I remembered standing in Susan’s kitchen with Mary and how she’d asked if she was weird for being a virgin. I’d almost told her the truth about me that night. That she wasn’t weird, because I was a virgin, too. Or, rather, that we were weird together. This moment with Kelsey felt like intense déjà vu. Only this time, I couldn’t relate quite as much. Still, I said the same thing.

“You’re not weird.”

“How would you know?”

“I guess I don’t,” I admitted. “I don’t know if I’ll like it or not once I do it. If I ever do it. Because I may not.” I shrugged. “But why does not liking it have to make you weird?”

“Because everyone else seems to like it so much.”

“Maybe some of them are just pretending,” I said. “So no one thinks they’re weird.”

“Maybe,” Kelsey murmured. “God, why am I even telling you this? It’s so weird.”

“Stop saying it’s weird.”

Kelsey shook her head, laughing slightly. “Don’t repeat this,” she said, “but that’s part of the reason I hate Chloe. I’m jealous. She obviously enjoys it. I wish I liked it that much.”

“Well, Chloe gets hell for liking it too much. From you and others.”

“So she’s the weird one for liking it,” Kelsey suggested.

“Or it could be that no one is weird,” I offered. “I mean, Mary and I thought we were weird because we hadn’t done it at all.”

“Maybe we’re all weird, then,” Kelsey said.

“If that’s the case, then why does it matter?”

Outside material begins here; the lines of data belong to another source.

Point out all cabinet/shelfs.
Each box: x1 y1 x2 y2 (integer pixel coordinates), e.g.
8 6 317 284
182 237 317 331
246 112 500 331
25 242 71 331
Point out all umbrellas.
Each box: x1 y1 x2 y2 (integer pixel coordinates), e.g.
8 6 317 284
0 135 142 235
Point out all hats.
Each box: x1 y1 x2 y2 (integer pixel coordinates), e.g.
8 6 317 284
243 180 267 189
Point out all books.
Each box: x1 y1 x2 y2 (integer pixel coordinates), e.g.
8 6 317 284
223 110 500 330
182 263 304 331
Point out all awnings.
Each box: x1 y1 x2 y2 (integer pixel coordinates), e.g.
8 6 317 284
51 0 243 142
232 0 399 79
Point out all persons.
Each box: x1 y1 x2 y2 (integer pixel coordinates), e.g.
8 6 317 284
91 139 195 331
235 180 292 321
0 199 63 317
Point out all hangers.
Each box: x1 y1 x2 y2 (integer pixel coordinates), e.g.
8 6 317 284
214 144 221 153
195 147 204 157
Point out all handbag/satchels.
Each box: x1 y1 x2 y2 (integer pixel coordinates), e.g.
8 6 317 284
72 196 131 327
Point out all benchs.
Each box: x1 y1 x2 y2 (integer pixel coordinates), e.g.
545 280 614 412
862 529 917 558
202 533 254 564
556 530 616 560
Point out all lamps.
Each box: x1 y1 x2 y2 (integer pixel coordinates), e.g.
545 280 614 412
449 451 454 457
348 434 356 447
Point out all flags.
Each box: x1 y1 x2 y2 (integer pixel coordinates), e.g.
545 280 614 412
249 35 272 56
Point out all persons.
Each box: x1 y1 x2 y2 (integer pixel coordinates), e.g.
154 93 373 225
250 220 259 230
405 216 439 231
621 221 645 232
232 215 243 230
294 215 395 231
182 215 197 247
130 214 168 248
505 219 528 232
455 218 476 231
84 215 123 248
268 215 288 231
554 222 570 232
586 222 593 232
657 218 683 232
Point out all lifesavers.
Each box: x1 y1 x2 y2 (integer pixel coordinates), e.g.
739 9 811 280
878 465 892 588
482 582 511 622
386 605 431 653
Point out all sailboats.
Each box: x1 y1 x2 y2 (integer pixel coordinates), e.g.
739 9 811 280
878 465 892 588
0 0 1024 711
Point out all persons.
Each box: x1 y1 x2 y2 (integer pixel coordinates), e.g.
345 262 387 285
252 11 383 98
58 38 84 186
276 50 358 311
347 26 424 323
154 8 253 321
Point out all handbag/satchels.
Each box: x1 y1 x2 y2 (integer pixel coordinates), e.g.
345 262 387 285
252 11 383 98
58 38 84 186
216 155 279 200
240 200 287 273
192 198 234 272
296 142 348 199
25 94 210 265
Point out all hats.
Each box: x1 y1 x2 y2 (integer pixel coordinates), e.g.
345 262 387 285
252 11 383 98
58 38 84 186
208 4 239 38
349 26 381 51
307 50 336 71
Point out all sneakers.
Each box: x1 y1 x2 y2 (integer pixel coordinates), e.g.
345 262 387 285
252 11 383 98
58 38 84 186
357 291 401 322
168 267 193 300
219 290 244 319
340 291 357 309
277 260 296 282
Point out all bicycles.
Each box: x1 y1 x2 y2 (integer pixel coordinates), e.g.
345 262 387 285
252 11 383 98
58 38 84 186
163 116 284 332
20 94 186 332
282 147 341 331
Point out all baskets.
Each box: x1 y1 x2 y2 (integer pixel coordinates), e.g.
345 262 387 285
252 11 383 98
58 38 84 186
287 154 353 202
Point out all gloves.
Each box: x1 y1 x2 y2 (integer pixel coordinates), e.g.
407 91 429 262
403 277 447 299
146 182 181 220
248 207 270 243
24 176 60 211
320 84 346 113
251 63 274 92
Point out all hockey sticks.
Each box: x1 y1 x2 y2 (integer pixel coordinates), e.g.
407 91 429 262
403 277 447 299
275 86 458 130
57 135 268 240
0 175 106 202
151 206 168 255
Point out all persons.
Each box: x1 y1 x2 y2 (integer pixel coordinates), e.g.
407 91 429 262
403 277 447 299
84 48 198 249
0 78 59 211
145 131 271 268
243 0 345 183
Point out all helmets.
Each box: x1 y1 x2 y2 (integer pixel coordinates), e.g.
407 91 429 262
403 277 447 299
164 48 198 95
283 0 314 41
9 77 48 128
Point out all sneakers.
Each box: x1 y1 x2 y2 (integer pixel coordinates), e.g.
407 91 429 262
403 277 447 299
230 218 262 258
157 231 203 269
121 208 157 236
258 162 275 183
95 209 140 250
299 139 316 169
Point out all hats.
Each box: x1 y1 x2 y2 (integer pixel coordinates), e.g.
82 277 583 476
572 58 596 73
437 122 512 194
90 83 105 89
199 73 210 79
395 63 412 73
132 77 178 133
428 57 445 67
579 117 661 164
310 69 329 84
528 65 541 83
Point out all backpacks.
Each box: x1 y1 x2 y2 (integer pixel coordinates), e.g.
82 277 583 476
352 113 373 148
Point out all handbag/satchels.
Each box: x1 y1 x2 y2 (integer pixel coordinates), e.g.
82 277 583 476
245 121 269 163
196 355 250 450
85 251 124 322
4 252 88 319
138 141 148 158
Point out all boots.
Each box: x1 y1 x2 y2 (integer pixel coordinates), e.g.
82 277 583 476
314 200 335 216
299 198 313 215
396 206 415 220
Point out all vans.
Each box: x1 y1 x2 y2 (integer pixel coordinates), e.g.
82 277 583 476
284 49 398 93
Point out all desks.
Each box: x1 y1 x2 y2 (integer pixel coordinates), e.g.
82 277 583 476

“Because I want to know what’s normal.” She hesitated and then looked down at her bare feet on the tile. “I want to be normal, but no one talks about sex, so how should I know what normal is?”

I considered this for a second. She was asking the same questions that had been running through my head for weeks: What’s normal? What is expected of us?

“You know,” I said quietly, “I don’t think normal exists.”

chapter eighteen

The next day, after all the girls had left, I decided to spend the afternoon cleaning up. Dad and Logan wouldn’t be home until dinner, so there was no one to get in my way while I vacuumed and dusted and sanitized nearly everything in the house—my version of a relaxing Sunday. I was in the middle of reorganizing my closet by color—Chloe had decided to raid it during the sleepover—when the doorbell rang.

“Just a second,” I yelled down the stairs. I ran into the bathroom to check my reflection. Part of me expected it to be Randy, coming to grovel and beg for forgiveness, and while I had no intention of taking him back I still wanted to look good, to show him I wasn’t suffering without him.